Backward Pass: The Chain Rule
The backward() method answers this question. Starting from the loss (with
gradient 1.0), it walks backward through every node in the graph, applying
the chain rule:
gradient of child += (gradient of parent) * (local gradient)
The += is critical: when a Value feeds into multiple operations, its gradient
must sum contributions from all paths. Using = would overwrite earlier
contributions and produce incorrect gradients.
backward(): void {
const topo: Value[] = [];
const visited = new Set<Value>();
const buildTopo = (v: Value): void => {
if (!visited.has(v)) {
visited.add(v);
for (const child of v.children) buildTopo(child);
topo.push(v);
}
};
buildTopo(this);
this.grad = 1;
for (const v of topo.reverse()) {
for (let i = 0; i < v.children.length; i++) {
v.children[i].grad += v.localGrads[i] * v.grad;
}
}
}
First it sorts the graph topologically (inputs before outputs), then walks it in reverse. For each node, it multiplies its own gradient by each local gradient and accumulates it onto the child’s gradient.
After backward() runs, every Value in the entire computation, including
all model parameters, has its .grad field filled in. Each gradient says:
“increase this parameter slightly and the loss changes by this much.”

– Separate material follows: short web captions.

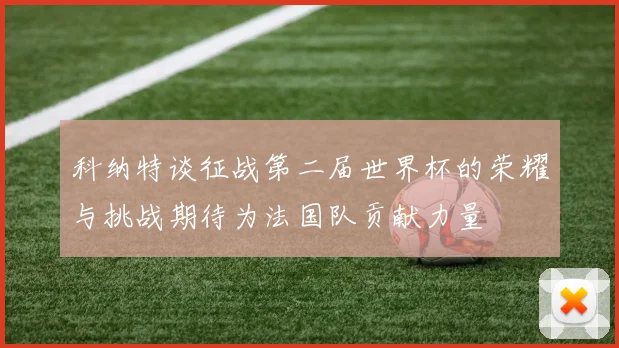 科纳特谈征战第二届世界杯的荣耀与挑战期待为法国队贡献力量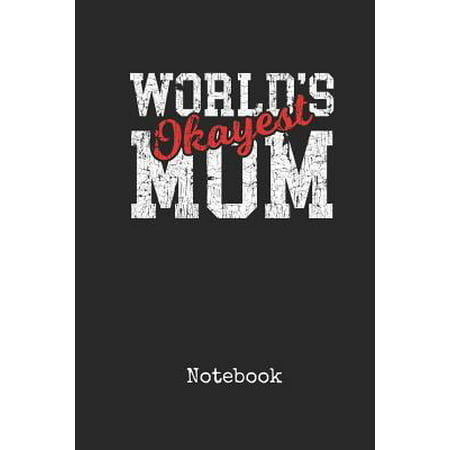 Notebook: Worlds Okayest Mother In Law Personal Writing Journal Happy Mothers Day Cover for your Best Momma Ever Daily Diaries f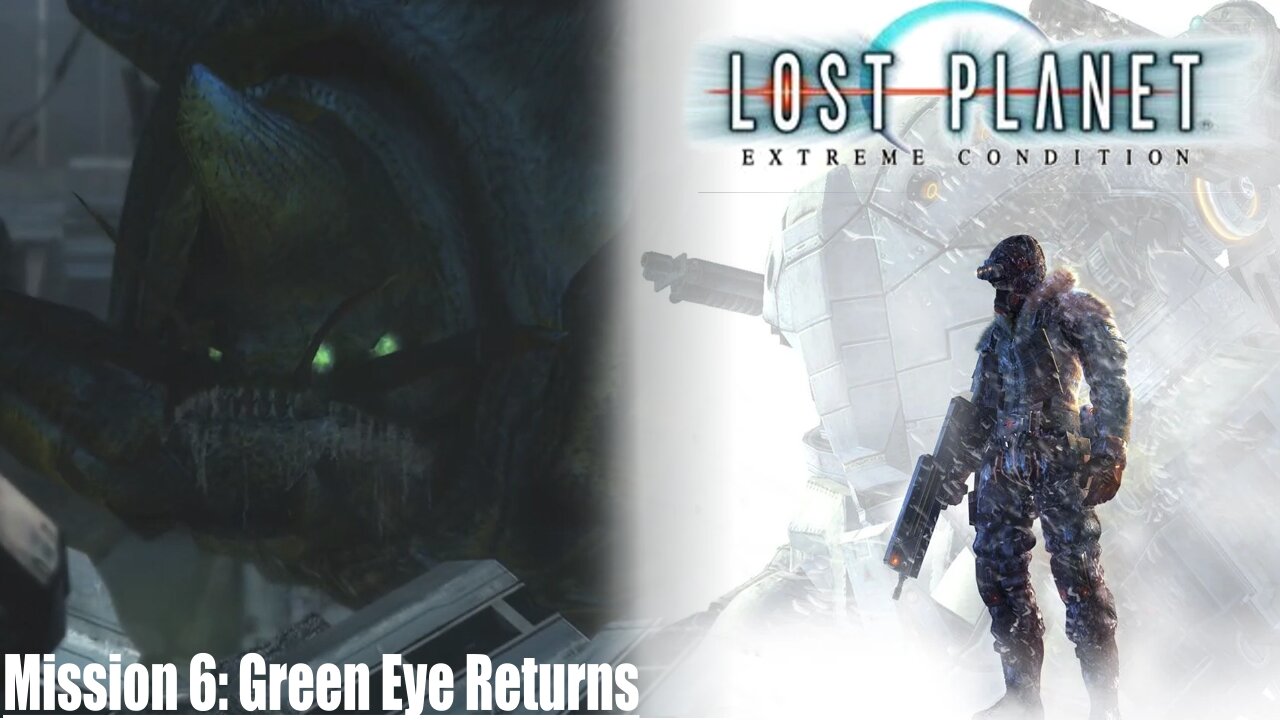 Lost Planet: Extreme Condition (Mission 6) - Green Eye Returns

Note that backward() does not zero out gradients before running. It sets
this.grad = 1 at the root and accumulates onto whatever .grad values
already exist. Calling it twice on the same graph would double-count every
gradient. In our training loop this is not a problem: each step builds a fresh
computation graph, and we explicitly reset every parameter’s gradient to zero
before the next step.
The vsum Helper
One more utility: vsum adds a list of Values through the computation graph,
so the sum is also differentiable:
export function vsum(values: Value[]): Value {
return values.reduce((acc, v) => acc.add(v), new Value(0));
}
This is used throughout: for dot products, for summing losses, and for normalization.